El Niño pode potencializar fogo na Amazônia, alertam cientistas
O cenário de queimadas e devastação na Amazônia
pode ser mais crítico este ano devido à potência do fenômeno climático El Niño,
que provoca alterações na temperatura do Oceano Pacífico e compromete o regime
de chuvas na região, dizem cientistas consultados pela Amazônia Real. O momento
é preocupante porque os focos de calor de 2023, que somam 12.124 registros até
o momento, já superam os de 2022, com uma diferença de 772. Uma das ações de
prevenção para grandes desastres naturais é o relançamento do Plano de Ação
para Prevenção e Controle do Desmatamento na Amazônia Legal (PPCDAm) pelo
governo Lula.
Em julho, começa a estiagem em grande parte da
região Norte (com exceção de Roraima), estação conhecida como “verão amazônico”.

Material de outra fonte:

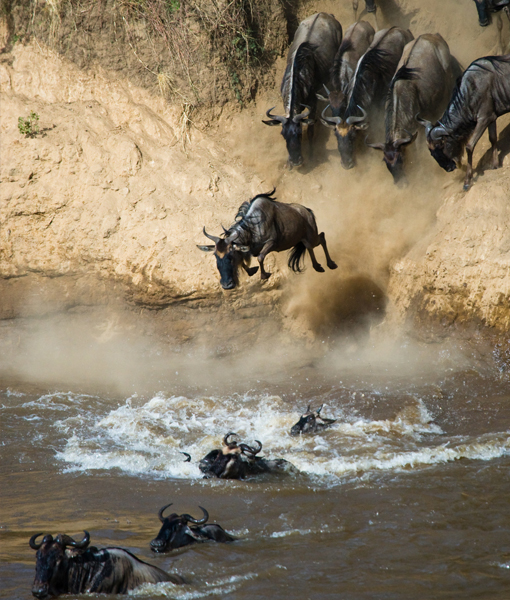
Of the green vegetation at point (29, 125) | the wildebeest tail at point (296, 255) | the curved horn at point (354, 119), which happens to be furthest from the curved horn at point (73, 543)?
the curved horn at point (354, 119)

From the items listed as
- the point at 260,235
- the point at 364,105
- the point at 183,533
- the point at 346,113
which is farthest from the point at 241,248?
the point at 364,105

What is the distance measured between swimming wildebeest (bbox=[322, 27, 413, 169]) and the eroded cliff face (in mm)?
521

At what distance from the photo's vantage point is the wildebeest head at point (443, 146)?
9602mm

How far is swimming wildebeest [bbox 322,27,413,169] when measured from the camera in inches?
425

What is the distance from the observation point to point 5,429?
7.69 metres

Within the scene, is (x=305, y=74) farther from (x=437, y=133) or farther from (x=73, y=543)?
(x=73, y=543)

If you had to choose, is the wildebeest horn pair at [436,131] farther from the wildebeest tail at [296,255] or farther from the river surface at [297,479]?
the river surface at [297,479]

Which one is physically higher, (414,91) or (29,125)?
(414,91)

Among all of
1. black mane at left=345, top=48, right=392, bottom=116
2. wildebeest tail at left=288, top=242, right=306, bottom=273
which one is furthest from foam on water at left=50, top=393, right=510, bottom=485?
black mane at left=345, top=48, right=392, bottom=116

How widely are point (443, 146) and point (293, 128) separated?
267cm

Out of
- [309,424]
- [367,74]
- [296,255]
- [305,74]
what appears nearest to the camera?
[309,424]

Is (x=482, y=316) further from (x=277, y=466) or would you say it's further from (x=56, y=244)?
(x=56, y=244)

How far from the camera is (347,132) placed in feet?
35.3

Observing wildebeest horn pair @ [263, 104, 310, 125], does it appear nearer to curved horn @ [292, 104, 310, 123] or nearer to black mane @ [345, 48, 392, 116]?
curved horn @ [292, 104, 310, 123]
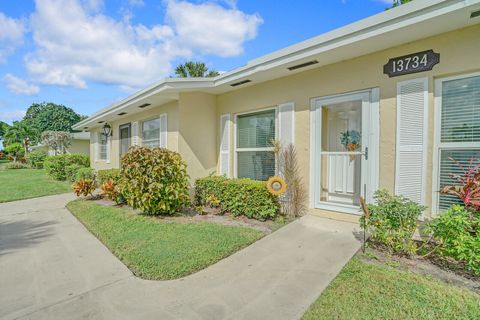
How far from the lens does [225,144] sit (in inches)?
271

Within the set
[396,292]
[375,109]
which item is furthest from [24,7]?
[396,292]

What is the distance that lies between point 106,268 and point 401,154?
4669 millimetres

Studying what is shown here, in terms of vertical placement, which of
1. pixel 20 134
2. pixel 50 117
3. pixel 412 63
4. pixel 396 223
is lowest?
pixel 396 223

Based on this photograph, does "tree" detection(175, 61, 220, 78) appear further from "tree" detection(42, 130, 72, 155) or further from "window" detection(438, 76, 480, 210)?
"window" detection(438, 76, 480, 210)

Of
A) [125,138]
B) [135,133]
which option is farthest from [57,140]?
[135,133]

Até outubro, o volume de chuvas cai drasticamente, resultando em tempo seco,
que pode ser agravado com o aquecimento do Pacífico.
O Mato Grosso, um dos Estados mais devastados pelas
queimadas desde 2019, continua liderando o primeiro lugar no ranking do
Satélite de Referência do BDQueimadas do Instituto Nacional de Pesquisas
Espaciais (Inpe) desde o início do ano até o mês de julho. A região concentra
quase metade de todos os focos de calor do ano na Amazônia Legal, com 43,8% de
todas as queimadas e um aumento de 20% com relação ao ano passado.

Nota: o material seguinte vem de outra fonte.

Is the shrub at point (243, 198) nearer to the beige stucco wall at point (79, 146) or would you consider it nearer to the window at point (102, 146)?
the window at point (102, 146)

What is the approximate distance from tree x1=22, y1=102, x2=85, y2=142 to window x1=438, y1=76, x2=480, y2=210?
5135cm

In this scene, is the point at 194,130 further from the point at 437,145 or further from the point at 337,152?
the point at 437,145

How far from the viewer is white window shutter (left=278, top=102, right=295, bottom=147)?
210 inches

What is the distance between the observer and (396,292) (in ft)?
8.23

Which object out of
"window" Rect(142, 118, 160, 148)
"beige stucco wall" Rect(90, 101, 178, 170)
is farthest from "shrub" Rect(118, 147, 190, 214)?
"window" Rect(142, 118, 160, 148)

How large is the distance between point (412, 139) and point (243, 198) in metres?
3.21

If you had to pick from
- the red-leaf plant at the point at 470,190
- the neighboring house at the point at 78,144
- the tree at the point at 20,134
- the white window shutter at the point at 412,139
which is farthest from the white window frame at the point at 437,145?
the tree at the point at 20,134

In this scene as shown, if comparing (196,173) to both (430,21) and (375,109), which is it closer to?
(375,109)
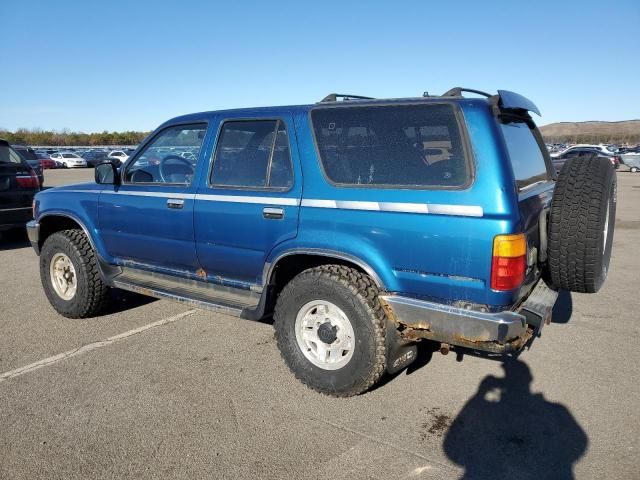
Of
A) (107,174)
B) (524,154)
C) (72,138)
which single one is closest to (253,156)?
(107,174)

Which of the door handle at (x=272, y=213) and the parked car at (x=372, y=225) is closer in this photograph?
the parked car at (x=372, y=225)

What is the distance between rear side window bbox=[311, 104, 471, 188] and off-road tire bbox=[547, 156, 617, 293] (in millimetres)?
691

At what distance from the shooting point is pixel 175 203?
3.94 meters

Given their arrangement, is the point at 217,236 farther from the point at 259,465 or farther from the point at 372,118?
the point at 259,465

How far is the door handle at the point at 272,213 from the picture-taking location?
3.38m

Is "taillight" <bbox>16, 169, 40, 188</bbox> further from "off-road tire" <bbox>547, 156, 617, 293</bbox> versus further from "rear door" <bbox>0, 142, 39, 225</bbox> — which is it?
"off-road tire" <bbox>547, 156, 617, 293</bbox>

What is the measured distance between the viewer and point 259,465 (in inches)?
103

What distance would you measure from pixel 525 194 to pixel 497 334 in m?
0.92

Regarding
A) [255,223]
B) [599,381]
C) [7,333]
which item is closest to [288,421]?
[255,223]

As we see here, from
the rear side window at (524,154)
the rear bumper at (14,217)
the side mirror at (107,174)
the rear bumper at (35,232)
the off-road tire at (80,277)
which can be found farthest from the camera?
the rear bumper at (14,217)

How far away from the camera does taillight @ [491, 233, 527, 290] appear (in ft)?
8.71

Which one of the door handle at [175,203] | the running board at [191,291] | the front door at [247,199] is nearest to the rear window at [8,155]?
the running board at [191,291]

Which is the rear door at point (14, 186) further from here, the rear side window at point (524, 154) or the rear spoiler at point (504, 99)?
the rear side window at point (524, 154)

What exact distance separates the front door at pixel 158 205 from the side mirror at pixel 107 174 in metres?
0.06
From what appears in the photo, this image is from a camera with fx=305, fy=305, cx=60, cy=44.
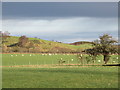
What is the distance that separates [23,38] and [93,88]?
99768mm

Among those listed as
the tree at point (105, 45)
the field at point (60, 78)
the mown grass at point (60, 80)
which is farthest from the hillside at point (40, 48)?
the mown grass at point (60, 80)

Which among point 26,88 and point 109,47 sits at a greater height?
point 109,47

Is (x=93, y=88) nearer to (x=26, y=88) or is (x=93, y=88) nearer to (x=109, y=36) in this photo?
(x=26, y=88)

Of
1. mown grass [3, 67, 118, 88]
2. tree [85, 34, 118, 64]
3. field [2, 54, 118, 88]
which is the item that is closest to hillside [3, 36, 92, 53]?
tree [85, 34, 118, 64]

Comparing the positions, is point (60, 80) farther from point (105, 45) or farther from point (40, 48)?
point (40, 48)

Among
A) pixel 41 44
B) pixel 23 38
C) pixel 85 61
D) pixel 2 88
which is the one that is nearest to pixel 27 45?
pixel 23 38

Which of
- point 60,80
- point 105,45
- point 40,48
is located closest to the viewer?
point 60,80

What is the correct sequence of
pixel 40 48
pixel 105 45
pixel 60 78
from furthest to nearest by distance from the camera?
pixel 40 48 < pixel 105 45 < pixel 60 78

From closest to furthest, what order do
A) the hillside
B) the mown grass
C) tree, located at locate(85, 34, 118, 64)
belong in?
1. the mown grass
2. tree, located at locate(85, 34, 118, 64)
3. the hillside

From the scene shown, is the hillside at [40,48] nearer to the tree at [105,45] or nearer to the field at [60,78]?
the tree at [105,45]

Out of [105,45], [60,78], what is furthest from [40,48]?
[60,78]

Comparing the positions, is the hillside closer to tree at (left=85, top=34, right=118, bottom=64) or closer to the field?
tree at (left=85, top=34, right=118, bottom=64)

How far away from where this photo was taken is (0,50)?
280 ft

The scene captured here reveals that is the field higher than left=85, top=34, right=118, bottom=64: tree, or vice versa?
left=85, top=34, right=118, bottom=64: tree
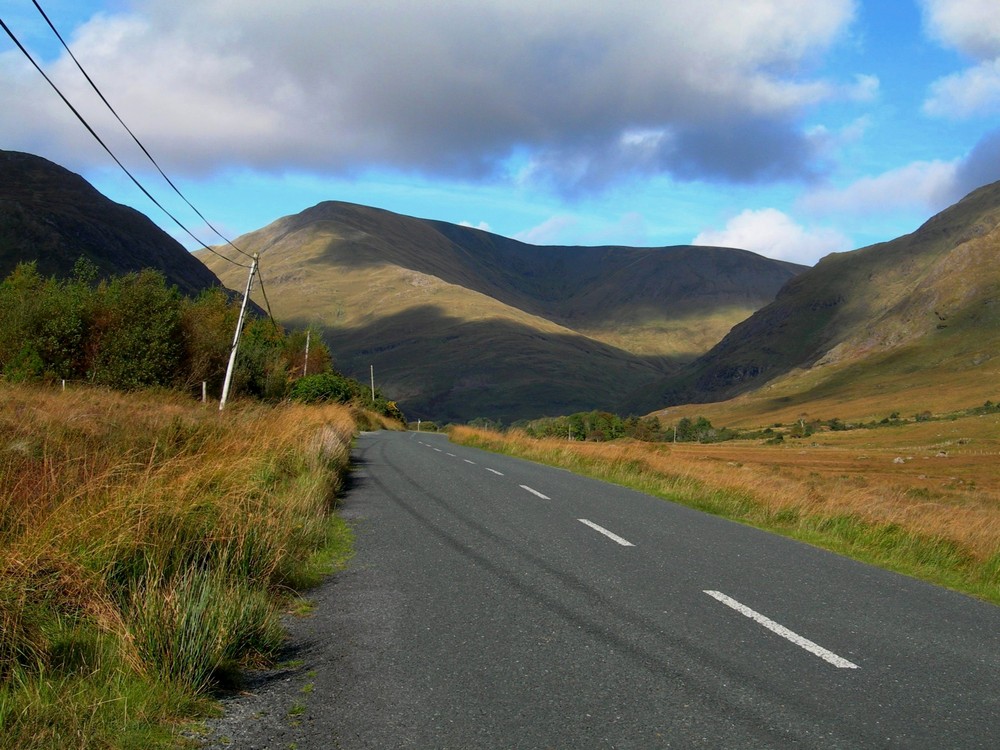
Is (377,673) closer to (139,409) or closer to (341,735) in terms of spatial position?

Em segundo lugar no ranking está o Pará, com 25,3%
dos focos e, em terceiro, Roraima, um Estado que ganhou destaque nos últimos
anos pela grilagem e garimpo e compõe 10,5% de toda a destruição, tomando a posição
de anos anteriores do Amazonas, com uma diferença de 0,5%.
“Os Estados
da Amazônia onde o número de focos de calor aumentou foram o Pará e o Mato
Grosso. No Mato Grosso pode ser que haja uma relação mais próxima entre o
desmatamento recente e as queimadas, visto que o estado foi o único onde o
desmatamento aumentou comparado com o período anterior. Já no Pará houve uma
redução do desmatamento e a área que tem apresentado focos de calor é uma área
que aparentemente está queimando mais cedo do que o normal, o que pode indicar um efeito ainda
precoce do El Niño”, afirma Ane Alencar, diretora de Ciência do Instituto de
Pesquisa Ambiental da Amazônia (Ipam) e coordenadora da rede colaborativa
Mapbiomas Fogo.
O mês de junho registrou 3.075 focos, o que não se
via havia 16 anos, desde 2007, no satélite do Inpe. O número representa 20% a
mais do que o ano passado e também acende o alerta para estratégias que podem
estar sendo desenvolvidas para driblar o governo Lula nas ações de
fiscalização.
Conforme os especialistas entrevistados pela
Amazônia Real, ainda não há uma explicação exata para que as queimadas estejam
maiores do que em 2022 em determinados meses considerados fora do período do
fogo, como abril e junho.
“As
queimadas voltaram a preocupar na Amazônia. As causas desse aumento ainda são
um pouco inconclusivas, pois um dos principais tipos de queimadas são aquelas
utilizadas para finalizar o processo de desmatamento, entretanto, o
desmatamento sofreu uma redução importante no primeiro semestre deste ano”,
ressalta Ane Alencar.
A redução citada pela pesquisadora, em número,
chega a 33,6% nos seis primeiros meses de 2023 em comparação com o mesmo
período de 2022, um resultado significativo.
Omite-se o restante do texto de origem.